Papa Koteczku! - recenzja Kuro tom 3


Niestety to już koniec mojej przygody z KURO aka. Koteczkiem-Demoneczkiem. Czy ostatni tom utrzymał poziom swoich poprzedników?        

        Gdy czytam jakąś książkę, która najpierw szczególnie mnie nie interesowała, a potem wciągnęła na amen, to zawsze smucę się na jej zakończenie. Niestety to już ostatn tom Kuro. Poprzednie dwa bardzo przypadły mi do gustu. Sielskie miasteczko, otoczone zewsząd lasem, pełnym potworów, które trzymają się od siedzib ludzkich z daleka jedynie z powodu linii namalowanych farbą wytwarzaną z rzadkich kwiatów, a w nich mała dziewczynka zajmująca się uprawą tych rzadkich roślin, która nie została zaszczepiona i nie jest w stanie dostrzec potworów, przez co nie widzi, że kiciuś jest demonem (i to takim prawdziwym). Ostatnia część tej krótkiej serii nie zawodzi, co więcej, pozostawia żal w serduszku, że to już koniec.

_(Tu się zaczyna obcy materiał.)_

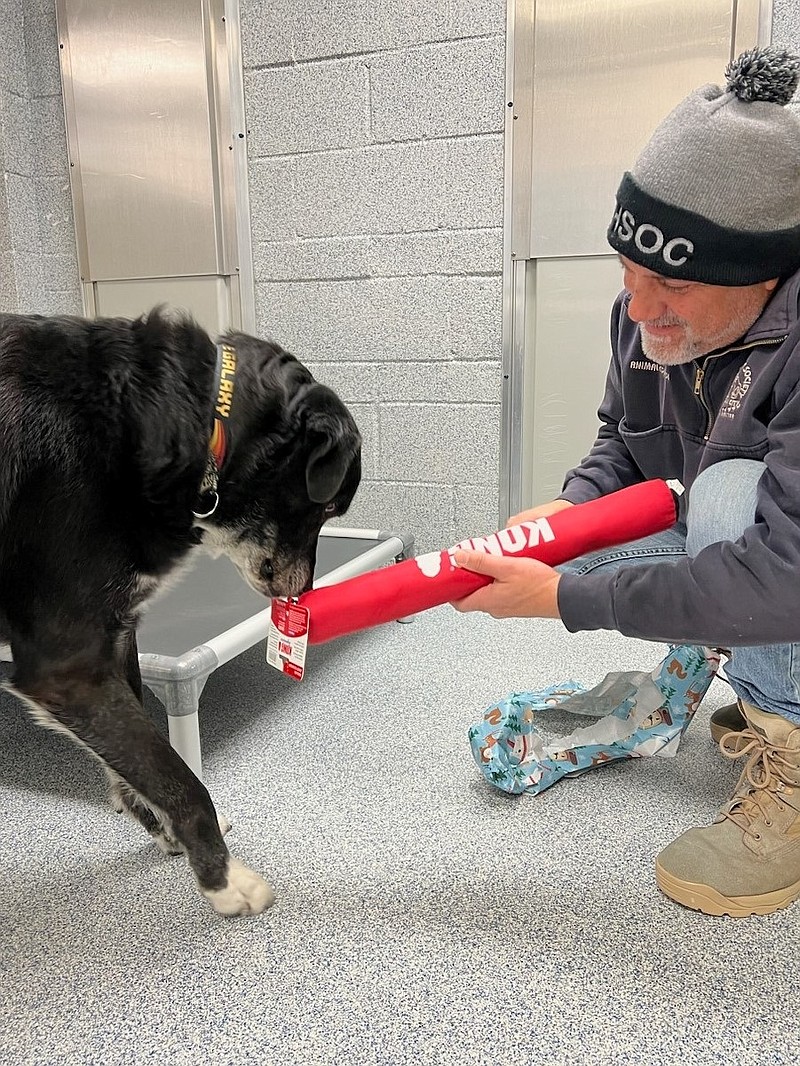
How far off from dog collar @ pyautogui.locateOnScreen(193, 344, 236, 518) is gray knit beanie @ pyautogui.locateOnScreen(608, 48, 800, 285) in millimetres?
647

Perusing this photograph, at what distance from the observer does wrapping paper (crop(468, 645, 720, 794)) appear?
150 cm

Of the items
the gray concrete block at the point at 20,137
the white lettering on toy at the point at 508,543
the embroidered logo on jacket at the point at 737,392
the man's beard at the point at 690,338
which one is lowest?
the white lettering on toy at the point at 508,543

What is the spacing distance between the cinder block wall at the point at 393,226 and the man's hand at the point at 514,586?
1.64m

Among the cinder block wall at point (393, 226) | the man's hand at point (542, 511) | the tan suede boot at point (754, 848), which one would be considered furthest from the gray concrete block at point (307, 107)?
the tan suede boot at point (754, 848)

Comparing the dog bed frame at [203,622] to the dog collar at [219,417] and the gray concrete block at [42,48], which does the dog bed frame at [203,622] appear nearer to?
the dog collar at [219,417]

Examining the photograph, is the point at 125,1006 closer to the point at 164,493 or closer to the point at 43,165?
the point at 164,493

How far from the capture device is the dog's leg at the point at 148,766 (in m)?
1.17

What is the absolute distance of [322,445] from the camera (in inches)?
48.4

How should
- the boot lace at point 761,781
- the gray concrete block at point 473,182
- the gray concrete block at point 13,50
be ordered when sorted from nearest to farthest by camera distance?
the boot lace at point 761,781 < the gray concrete block at point 473,182 < the gray concrete block at point 13,50

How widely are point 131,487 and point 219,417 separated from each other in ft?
0.55

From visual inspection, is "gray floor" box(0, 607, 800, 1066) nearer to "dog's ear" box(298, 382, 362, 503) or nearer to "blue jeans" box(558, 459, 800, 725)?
"blue jeans" box(558, 459, 800, 725)

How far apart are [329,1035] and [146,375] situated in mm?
927

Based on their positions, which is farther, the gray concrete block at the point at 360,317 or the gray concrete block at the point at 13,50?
the gray concrete block at the point at 13,50

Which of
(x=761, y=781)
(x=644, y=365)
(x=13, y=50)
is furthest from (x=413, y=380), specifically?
(x=13, y=50)
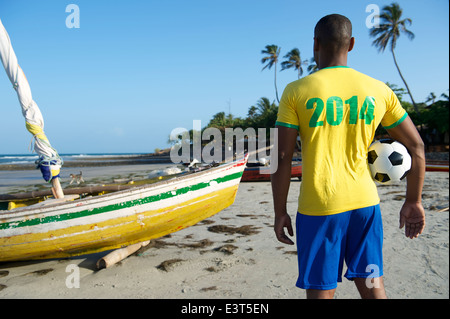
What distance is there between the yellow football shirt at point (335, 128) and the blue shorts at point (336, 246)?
0.06 m

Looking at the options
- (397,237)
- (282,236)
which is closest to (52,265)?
(282,236)

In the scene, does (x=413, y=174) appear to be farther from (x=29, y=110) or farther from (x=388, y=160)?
(x=29, y=110)

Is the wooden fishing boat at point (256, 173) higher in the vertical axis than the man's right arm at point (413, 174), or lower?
lower

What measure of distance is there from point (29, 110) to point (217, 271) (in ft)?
14.8

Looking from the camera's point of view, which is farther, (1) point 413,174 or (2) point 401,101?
(2) point 401,101

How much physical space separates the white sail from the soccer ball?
5.53 meters

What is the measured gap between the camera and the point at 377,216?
169cm

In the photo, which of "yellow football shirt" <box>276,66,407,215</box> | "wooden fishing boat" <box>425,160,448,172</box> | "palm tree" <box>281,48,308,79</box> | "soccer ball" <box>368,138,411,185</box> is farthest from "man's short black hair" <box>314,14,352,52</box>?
"palm tree" <box>281,48,308,79</box>

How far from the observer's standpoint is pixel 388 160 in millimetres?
1870

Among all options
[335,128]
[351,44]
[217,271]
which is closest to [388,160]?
[335,128]

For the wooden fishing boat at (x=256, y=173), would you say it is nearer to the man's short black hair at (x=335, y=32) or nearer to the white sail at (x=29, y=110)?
the white sail at (x=29, y=110)

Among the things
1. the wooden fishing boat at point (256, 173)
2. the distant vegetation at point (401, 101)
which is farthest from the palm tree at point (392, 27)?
the wooden fishing boat at point (256, 173)

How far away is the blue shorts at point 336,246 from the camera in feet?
5.36
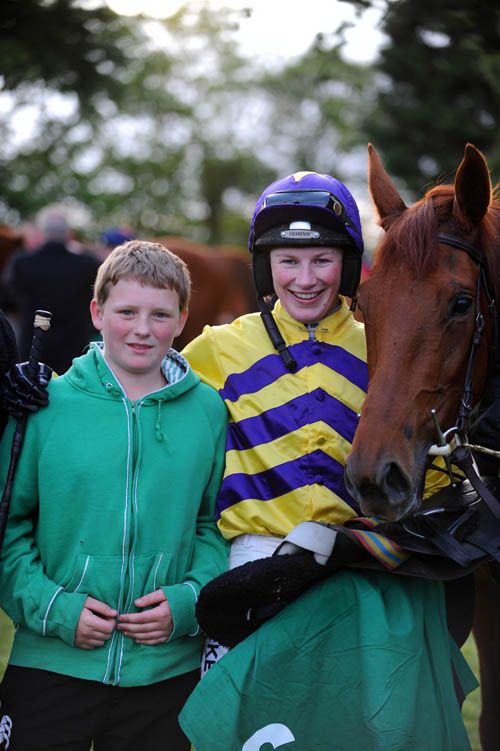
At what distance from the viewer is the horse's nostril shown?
7.98 feet

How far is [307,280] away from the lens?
2.91 m

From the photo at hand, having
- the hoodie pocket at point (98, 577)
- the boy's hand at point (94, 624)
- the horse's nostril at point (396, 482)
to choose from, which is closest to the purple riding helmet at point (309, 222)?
the horse's nostril at point (396, 482)

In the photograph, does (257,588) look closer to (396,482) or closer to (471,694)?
(396,482)

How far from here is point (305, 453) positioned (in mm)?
2783

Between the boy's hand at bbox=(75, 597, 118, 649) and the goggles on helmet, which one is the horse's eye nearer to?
the goggles on helmet

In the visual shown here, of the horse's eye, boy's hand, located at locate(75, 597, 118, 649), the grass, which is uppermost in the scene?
the horse's eye

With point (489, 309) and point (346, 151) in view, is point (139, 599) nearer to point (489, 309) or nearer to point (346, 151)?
point (489, 309)

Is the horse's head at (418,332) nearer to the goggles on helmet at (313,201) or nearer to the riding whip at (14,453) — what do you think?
the goggles on helmet at (313,201)

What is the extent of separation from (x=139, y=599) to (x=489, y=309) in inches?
54.6

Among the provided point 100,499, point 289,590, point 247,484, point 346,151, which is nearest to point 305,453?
point 247,484

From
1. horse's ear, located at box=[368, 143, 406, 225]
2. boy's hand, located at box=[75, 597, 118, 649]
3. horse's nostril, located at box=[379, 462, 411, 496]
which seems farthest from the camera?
horse's ear, located at box=[368, 143, 406, 225]

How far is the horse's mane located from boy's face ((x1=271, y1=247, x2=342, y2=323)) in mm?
199

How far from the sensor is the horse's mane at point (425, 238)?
105 inches

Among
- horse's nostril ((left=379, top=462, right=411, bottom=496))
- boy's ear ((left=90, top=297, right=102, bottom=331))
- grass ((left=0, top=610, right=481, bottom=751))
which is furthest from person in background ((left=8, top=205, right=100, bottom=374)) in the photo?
horse's nostril ((left=379, top=462, right=411, bottom=496))
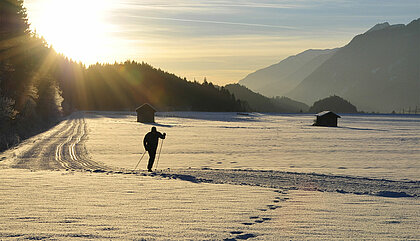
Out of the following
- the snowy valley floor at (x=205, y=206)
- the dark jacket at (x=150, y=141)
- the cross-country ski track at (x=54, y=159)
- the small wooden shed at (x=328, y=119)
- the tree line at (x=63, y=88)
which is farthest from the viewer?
the small wooden shed at (x=328, y=119)

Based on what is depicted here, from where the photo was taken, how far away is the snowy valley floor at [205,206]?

       Tom 3 kontynuuje wcześniej zawiązane wątki. Najbliższe przyjaciółki naszej protagonistki, chcą pozbyć się jej małego koteczka-demoneczka. Podczas odwiedzin, pierwsze, co zauważyły, to fakt, że wspomniany milusiński, wyssał całą czerń z włosów naszej protagonistki, gdyż ciemny kolor z różnych rzeczy pozwala mu się regenerować. W dalszej części mangi, zostają wyjaśnione wszystkie niejasności, które nazbierały się w poprzednich tomikach. Fabularnie, podobnie jak poprzednio, nie zawodzi, a  dodatkowe krótkie historie wzmocniły we mnie smutek, że to już koniec. Zakończenie również daje dużo radości, musiałem je dwa razy przeczytać, żeby dokładnie zrozumieć co się w ogóle stało.

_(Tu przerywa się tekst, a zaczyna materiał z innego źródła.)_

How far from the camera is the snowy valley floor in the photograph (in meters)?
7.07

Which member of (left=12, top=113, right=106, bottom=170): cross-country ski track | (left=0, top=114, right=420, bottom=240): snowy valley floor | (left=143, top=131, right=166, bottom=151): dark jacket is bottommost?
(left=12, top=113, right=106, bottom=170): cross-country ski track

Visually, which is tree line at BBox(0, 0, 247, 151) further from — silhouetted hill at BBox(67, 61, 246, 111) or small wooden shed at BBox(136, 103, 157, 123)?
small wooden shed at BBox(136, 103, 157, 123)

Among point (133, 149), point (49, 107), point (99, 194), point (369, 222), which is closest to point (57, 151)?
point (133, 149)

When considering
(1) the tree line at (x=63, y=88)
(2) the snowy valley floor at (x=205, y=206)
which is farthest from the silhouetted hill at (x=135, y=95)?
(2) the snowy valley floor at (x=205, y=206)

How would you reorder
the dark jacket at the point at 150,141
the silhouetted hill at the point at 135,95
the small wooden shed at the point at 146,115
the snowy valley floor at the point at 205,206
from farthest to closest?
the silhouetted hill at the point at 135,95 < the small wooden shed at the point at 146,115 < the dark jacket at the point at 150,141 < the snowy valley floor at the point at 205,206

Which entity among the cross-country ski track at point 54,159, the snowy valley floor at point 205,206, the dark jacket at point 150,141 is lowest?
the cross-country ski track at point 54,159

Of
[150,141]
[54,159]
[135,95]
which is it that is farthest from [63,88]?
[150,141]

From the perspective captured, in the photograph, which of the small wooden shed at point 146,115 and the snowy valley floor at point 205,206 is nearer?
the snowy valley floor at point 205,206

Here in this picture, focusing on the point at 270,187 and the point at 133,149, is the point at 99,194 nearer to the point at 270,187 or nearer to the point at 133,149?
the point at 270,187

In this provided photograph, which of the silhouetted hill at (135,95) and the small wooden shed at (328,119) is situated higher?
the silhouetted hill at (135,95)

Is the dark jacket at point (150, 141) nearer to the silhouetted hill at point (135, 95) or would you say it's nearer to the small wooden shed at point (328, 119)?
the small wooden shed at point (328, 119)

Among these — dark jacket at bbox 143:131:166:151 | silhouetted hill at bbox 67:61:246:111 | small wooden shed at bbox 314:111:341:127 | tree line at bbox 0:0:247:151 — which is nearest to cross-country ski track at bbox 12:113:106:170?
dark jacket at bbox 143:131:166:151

        Graficznie, nadal jest cukierkowo, ale nie za mocno. Wszystkie dziewczynki są śliczne, a dorośli zawsze wyglądają na "tych fajnych". Nawet potwory są w jakiś sposób sympatyczne. Całkiem miłym dodatkiem są kolorowe strony, tylko pod koniec ustępujące klasycznym, czarno-białym rysunkom. Ogólnie wydanie i grafika trzyma równy poziom poprzednich tomów i nie zawodzi w żadnym aspekcie.
        Cała seria Kuro już za nami, mogę więc pozwolić sobie na drobne podsumowanie. Przede wszystkim, to świetny horror. Ta pogodna atmosfera, pomimo przebywania śmiertelnego zagrożenia, puszczonego właściwie samopas, jest świetna, i trzymała mnie w napięciu do samego końca. I to wszystko w historii, gdzie dużo uwagi poświęca się koteczkowi-demoneczkowi, i relacjom pomiędzy małymi dziewczynkami, z dużymi oczkami.

Za udostępnienie egzemplarza do recenzji dziękujemy Wydawnictwu Waneko.